• **What is asked**:
Repeat all entries exactly.

Provided material start

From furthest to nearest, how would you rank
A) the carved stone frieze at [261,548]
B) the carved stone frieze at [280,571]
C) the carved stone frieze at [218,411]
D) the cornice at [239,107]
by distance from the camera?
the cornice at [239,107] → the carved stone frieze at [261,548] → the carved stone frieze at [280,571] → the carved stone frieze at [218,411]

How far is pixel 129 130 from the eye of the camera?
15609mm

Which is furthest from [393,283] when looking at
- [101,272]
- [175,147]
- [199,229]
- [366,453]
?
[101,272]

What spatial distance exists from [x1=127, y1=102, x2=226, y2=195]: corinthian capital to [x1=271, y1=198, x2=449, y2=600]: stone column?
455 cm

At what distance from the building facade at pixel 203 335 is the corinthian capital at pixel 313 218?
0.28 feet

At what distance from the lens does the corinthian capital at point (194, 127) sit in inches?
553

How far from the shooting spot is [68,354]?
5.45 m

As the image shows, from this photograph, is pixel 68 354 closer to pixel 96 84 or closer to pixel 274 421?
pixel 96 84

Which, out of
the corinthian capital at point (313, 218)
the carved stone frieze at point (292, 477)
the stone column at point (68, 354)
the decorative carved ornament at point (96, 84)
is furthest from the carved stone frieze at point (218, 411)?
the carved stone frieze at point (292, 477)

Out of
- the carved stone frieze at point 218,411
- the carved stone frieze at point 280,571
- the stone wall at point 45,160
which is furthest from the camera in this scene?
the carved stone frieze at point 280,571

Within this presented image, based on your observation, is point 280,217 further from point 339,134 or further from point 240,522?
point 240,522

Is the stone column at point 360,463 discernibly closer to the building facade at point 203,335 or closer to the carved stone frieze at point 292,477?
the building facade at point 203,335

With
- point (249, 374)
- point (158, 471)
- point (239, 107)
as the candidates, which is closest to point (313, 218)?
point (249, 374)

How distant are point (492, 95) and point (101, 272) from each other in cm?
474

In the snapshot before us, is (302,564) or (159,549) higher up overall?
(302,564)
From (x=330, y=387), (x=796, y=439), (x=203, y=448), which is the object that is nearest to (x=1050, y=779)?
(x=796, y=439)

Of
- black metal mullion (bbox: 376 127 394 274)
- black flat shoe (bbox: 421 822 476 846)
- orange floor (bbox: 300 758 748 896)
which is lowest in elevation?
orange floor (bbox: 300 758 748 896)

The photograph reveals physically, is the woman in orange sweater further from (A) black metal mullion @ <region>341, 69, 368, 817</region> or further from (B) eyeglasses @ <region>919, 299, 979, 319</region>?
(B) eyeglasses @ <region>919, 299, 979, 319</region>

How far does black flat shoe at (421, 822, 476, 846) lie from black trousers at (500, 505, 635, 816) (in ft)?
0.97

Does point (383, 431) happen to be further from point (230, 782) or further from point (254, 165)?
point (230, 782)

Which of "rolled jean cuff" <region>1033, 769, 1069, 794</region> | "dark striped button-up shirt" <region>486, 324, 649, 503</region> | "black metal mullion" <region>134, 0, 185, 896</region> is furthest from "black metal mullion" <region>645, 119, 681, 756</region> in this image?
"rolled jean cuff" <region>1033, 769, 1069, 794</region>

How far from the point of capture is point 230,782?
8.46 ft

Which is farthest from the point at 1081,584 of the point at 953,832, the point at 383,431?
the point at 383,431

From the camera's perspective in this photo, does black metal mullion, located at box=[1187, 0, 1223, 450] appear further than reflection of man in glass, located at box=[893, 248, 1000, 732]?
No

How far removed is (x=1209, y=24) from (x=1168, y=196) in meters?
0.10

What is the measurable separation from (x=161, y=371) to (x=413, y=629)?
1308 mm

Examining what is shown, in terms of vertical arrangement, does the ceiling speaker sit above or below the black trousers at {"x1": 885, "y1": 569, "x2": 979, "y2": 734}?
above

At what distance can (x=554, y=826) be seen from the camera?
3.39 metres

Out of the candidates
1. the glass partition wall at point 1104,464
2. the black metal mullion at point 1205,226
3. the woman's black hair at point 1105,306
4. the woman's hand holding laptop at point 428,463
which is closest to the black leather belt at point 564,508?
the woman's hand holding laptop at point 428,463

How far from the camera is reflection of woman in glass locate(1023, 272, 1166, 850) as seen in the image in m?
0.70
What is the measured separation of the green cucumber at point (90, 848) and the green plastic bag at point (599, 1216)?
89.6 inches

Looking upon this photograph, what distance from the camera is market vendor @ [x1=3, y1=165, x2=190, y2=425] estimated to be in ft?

Provided material end

• **Output below**:
From furthest to nearest, how would you rank
A) the carved stone frieze at [261,548]
B) the carved stone frieze at [280,571]
C) the carved stone frieze at [218,411]
D) the cornice at [239,107]
by distance from the camera?
the cornice at [239,107] → the carved stone frieze at [261,548] → the carved stone frieze at [280,571] → the carved stone frieze at [218,411]

How far is pixel 129 130 from the eye of the camera?
15609mm

Which is furthest from [393,283] when looking at
- [101,272]
- [175,147]
- [199,229]
- [366,453]
?
[101,272]

What spatial distance exists from [x1=127, y1=102, x2=226, y2=195]: corinthian capital to [x1=271, y1=198, x2=449, y2=600]: stone column?
455 cm

At what distance from the building facade at pixel 203 335 is the corinthian capital at pixel 313 218?
0.28 feet

At what distance from the lens does the corinthian capital at point (194, 127) sit in inches?
553

How far from the shooting spot is [68,354]?
5.45 m

As the image shows, from this photograph, is pixel 68 354 closer to pixel 96 84 or closer to pixel 274 421?
pixel 96 84

Which, out of
the corinthian capital at point (313, 218)
the carved stone frieze at point (292, 477)
the stone column at point (68, 354)
the decorative carved ornament at point (96, 84)
is furthest from the carved stone frieze at point (218, 411)?
the carved stone frieze at point (292, 477)

Out of
- the carved stone frieze at point 218,411
- the carved stone frieze at point 280,571
- the stone wall at point 45,160
which is furthest from the camera in this scene?
the carved stone frieze at point 280,571

Within this presented image, based on your observation, is point 280,217 further from point 339,134 or further from point 240,522?
point 240,522

Is the stone column at point 360,463 discernibly closer to the building facade at point 203,335 or closer to the carved stone frieze at point 292,477?
the building facade at point 203,335

With
- point (249, 374)
- point (158, 471)
- point (239, 107)
as the candidates, which is closest to point (313, 218)?
point (249, 374)

How distant are point (492, 95) and point (101, 272) from each other in cm?
474

In the snapshot before us, is (302,564) or (159,549) higher up overall?
(302,564)
From (x=330, y=387), (x=796, y=439), (x=203, y=448), which is the object that is nearest to (x=1050, y=779)?
(x=796, y=439)

Of
- black metal mullion (bbox: 376 127 394 274)
- black flat shoe (bbox: 421 822 476 846)
- orange floor (bbox: 300 758 748 896)
which is lowest in elevation?
orange floor (bbox: 300 758 748 896)

The photograph reveals physically, is the woman in orange sweater further from (A) black metal mullion @ <region>341, 69, 368, 817</region> or further from (B) eyeglasses @ <region>919, 299, 979, 319</region>?
(B) eyeglasses @ <region>919, 299, 979, 319</region>

How far does black flat shoe at (421, 822, 476, 846) lie from black trousers at (500, 505, 635, 816) (in ft)?
0.97

Does point (383, 431) happen to be further from point (230, 782) or further from point (254, 165)?
point (230, 782)

Which of "rolled jean cuff" <region>1033, 769, 1069, 794</region> | "dark striped button-up shirt" <region>486, 324, 649, 503</region> | "black metal mullion" <region>134, 0, 185, 896</region> is furthest from "black metal mullion" <region>645, 119, 681, 756</region> in this image?
"rolled jean cuff" <region>1033, 769, 1069, 794</region>

How far from the point of capture is point 230,782?
8.46 ft

Which is farthest from the point at 1081,584 of the point at 953,832, the point at 383,431?
the point at 383,431

From the camera's perspective in this photo, does black metal mullion, located at box=[1187, 0, 1223, 450] appear further than reflection of man in glass, located at box=[893, 248, 1000, 732]?
No

How far removed is (x=1209, y=24) from (x=1168, y=196) in meters?
0.10

What is the measurable separation from (x=161, y=371) to (x=413, y=629)?
1308 mm

Examining what is shown, in terms of vertical arrangement, does the ceiling speaker sit above or below the black trousers at {"x1": 885, "y1": 569, "x2": 979, "y2": 734}?
above

At what distance can (x=554, y=826) be seen from the camera?
3.39 metres

Out of the candidates
1. the glass partition wall at point 1104,464
2. the black metal mullion at point 1205,226
3. the woman's black hair at point 1105,306
4. the woman's hand holding laptop at point 428,463
which is closest to the black leather belt at point 564,508?
the woman's hand holding laptop at point 428,463

How far from the camera is reflection of woman in glass locate(1023, 272, 1166, 850) as seen in the image in m?
0.70
What is the measured separation of the green cucumber at point (90, 848) and the green plastic bag at point (599, 1216)?
89.6 inches

Looking upon this photograph, what distance from the camera is market vendor @ [x1=3, y1=165, x2=190, y2=425] estimated to be in ft?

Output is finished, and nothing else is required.